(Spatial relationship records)

────────

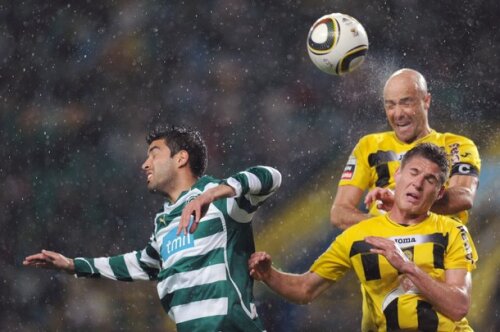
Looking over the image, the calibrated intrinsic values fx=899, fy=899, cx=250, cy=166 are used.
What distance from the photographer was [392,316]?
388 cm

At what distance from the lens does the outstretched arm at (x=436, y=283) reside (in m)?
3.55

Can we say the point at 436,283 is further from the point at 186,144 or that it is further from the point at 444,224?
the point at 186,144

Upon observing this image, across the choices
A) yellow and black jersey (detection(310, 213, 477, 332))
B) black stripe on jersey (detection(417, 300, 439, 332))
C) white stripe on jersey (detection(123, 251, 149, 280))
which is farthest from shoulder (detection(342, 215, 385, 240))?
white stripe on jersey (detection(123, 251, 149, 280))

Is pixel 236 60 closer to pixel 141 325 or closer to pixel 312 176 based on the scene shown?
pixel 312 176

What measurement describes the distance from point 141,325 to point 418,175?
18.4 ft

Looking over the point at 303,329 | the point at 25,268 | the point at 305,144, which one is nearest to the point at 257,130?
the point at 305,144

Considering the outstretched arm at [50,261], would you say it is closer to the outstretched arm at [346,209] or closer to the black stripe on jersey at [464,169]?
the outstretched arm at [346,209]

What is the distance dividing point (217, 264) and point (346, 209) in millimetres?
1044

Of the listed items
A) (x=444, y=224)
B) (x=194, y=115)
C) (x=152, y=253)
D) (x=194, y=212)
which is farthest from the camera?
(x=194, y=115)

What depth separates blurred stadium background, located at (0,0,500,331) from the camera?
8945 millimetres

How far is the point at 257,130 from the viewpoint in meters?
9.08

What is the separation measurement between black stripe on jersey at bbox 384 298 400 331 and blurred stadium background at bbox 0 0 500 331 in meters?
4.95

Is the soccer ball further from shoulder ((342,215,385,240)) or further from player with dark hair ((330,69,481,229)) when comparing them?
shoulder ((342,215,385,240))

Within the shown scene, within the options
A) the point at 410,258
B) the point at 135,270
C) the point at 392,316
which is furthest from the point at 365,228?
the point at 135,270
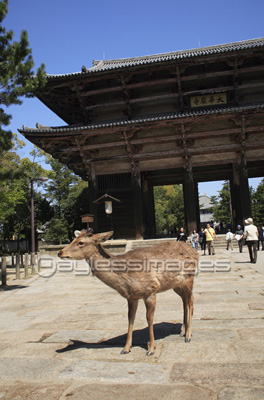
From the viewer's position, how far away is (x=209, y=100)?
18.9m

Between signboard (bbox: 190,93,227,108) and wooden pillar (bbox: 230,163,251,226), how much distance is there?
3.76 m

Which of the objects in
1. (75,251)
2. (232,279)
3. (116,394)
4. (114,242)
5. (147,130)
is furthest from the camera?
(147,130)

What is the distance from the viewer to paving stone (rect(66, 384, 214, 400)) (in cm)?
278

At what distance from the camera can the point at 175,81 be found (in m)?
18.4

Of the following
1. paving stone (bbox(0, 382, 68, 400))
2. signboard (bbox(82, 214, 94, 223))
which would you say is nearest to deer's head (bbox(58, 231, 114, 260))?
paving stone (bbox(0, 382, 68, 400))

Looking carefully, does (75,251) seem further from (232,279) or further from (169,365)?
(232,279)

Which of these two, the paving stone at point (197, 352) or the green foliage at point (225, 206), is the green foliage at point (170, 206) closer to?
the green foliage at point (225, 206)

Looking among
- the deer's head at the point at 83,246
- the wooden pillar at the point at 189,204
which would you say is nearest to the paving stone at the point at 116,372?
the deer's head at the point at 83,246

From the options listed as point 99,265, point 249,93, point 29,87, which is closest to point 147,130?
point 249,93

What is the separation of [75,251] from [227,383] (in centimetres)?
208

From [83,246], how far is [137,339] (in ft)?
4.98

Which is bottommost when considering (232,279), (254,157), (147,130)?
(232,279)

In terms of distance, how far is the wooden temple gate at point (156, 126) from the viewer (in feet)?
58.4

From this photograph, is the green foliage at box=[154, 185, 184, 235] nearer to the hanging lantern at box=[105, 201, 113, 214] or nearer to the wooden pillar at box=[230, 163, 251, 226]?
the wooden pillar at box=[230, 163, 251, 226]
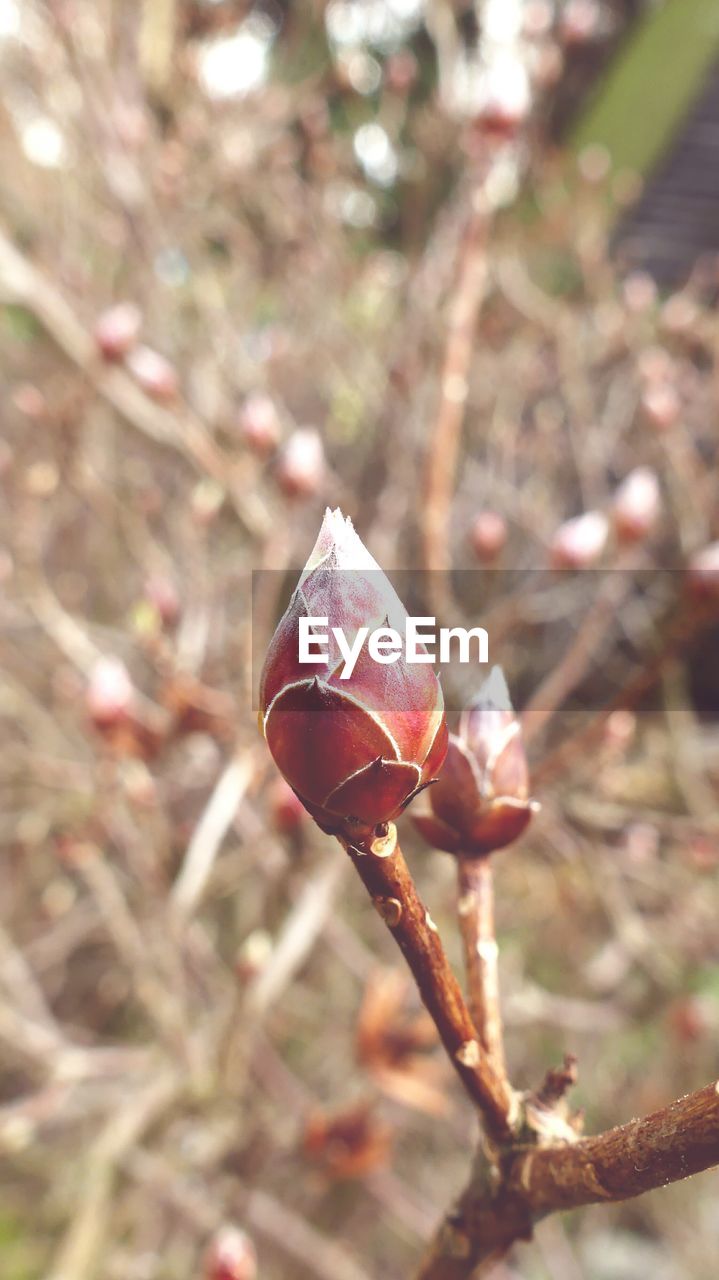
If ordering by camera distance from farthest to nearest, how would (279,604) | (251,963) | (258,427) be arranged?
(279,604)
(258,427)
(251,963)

────────

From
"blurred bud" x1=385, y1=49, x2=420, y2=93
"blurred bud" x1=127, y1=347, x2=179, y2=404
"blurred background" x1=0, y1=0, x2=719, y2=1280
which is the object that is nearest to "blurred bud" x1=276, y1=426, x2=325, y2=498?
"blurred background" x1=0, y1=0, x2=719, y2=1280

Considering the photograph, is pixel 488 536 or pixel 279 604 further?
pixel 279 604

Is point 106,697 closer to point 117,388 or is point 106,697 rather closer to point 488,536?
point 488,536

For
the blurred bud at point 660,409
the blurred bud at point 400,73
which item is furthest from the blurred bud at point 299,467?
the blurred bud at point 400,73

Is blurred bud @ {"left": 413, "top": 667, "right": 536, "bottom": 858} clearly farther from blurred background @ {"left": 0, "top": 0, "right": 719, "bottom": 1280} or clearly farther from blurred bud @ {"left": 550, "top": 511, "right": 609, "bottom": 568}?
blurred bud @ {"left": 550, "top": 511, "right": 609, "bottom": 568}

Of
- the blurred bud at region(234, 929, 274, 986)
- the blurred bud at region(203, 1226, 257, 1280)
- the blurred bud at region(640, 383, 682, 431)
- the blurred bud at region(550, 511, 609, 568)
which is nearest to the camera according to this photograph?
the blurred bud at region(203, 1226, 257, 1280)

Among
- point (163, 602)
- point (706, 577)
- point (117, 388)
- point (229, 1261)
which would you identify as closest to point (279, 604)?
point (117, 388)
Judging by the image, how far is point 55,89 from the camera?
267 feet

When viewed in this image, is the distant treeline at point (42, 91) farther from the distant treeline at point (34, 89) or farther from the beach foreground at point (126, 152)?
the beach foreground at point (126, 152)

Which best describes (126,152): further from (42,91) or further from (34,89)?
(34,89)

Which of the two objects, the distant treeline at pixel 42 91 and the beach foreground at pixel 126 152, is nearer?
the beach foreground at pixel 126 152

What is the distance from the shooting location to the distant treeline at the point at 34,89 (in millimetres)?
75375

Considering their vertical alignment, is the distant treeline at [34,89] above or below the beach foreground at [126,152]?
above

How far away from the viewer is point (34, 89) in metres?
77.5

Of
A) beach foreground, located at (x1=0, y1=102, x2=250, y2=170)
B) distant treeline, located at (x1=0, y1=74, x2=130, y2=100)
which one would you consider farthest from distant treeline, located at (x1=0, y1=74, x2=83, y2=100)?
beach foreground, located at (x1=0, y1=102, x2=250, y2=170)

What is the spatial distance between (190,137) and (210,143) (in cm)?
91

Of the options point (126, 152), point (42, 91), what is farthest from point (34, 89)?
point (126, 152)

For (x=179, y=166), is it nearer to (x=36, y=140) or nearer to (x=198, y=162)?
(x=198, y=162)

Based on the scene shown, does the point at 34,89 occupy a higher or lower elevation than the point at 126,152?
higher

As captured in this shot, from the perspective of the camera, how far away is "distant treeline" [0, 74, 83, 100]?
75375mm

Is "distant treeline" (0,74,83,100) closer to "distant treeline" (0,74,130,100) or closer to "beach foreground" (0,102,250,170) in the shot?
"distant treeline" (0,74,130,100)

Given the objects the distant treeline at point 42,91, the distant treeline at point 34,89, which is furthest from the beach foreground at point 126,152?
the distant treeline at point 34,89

────────

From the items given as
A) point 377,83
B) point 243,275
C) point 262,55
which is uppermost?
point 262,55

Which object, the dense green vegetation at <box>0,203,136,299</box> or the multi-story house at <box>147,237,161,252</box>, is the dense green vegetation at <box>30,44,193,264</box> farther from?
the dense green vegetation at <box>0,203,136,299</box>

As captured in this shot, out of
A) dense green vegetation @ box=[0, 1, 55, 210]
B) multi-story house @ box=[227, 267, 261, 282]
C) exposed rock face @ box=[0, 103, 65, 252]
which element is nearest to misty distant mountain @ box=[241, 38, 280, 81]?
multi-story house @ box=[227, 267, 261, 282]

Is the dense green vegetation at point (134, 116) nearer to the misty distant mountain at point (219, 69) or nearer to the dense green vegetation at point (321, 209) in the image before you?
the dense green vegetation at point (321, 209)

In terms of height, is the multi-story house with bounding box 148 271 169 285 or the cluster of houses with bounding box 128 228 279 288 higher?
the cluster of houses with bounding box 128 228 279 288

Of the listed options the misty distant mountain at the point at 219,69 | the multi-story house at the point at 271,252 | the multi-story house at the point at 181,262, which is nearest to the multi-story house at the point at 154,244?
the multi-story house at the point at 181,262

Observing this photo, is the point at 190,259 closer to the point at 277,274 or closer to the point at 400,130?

────────

_WHAT IS BEING ASKED_: Gather every line of the data above that contains the string "detection". Matching is case-sensitive.

_ANSWER TO THE PROBLEM_:
A) yellow and black jersey (detection(310, 213, 477, 332))
B) black stripe on jersey (detection(417, 300, 439, 332))
C) white stripe on jersey (detection(123, 251, 149, 280))
which is farthest from shoulder (detection(342, 215, 385, 240))?
white stripe on jersey (detection(123, 251, 149, 280))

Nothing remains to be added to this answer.